A group of researchers from the Department of Computer Science at West Virginia University has built the first autoencoder model that is able to compare with the capabilities of GAN networks in terms of realistic image generation.
In the paper, named “Adversarial Latent Autoencoders”, researchers explore the idea of having an autoencoder model that has the same generative power as GANs and it is able to learn disentangled representations. The resulting model was called ALAE or Adversarial Latent Autoencoder, which leverages recent advances in Generative Adversarial Networks and their training.

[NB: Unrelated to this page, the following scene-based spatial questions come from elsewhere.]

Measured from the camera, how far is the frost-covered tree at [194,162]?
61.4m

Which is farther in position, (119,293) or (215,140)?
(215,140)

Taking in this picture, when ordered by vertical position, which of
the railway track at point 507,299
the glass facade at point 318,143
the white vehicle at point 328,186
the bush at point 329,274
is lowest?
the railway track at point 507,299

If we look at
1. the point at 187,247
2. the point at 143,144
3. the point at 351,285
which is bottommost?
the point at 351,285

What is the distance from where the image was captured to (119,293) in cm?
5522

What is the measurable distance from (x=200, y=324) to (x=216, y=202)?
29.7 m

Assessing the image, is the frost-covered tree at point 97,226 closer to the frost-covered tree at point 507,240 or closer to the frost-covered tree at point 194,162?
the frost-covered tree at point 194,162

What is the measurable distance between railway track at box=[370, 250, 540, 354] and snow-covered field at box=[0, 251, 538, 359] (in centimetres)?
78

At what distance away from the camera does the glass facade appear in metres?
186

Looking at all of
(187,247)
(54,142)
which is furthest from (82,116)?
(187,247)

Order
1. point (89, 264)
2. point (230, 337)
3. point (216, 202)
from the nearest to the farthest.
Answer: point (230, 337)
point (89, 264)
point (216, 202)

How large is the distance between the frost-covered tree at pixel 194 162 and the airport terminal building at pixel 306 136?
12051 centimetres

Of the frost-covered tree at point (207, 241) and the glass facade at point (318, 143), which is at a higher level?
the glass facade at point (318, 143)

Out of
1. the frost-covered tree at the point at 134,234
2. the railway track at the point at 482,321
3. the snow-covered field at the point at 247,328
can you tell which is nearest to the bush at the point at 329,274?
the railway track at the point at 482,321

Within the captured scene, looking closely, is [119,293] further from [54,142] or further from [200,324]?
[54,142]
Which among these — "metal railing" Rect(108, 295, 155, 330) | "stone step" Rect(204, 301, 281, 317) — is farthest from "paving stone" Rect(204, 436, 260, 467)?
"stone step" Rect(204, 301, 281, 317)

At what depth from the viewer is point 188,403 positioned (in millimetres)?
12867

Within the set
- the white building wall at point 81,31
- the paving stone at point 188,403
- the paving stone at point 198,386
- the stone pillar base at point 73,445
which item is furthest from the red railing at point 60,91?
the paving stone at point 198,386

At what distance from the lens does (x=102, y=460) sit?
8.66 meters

In the proposed architecture the original GAN paradigm was a bit modified by decomposing the generator and the discriminator networks. Each of the networks is decomposed as a chain of two sub-networks (G to G and F, D to D and E) and researchers assume that the latent spaces between F and G, and between E and D are the same. This setup allows E and G to be used as the encoder and decoder or generator networks in autoencoder fashion.
Two such autoencoders were designed using the abovementioned paradigm. The first one based on an MLP encoder and the other one based on Style GAN generator, called StyleALAE.
Researchers used several different datasets to evaluate the performance of the proposed model: MNIST, FFHQ, LSUN, Celeba-HQ, etc. The evaluations show that the new approach enables learning representations with a higher level of disentanglement. Additionally, StyleALAE model managed to generate realistic, high-resolution (1024×1024) face images with results being comparable with StyleGAN’s output.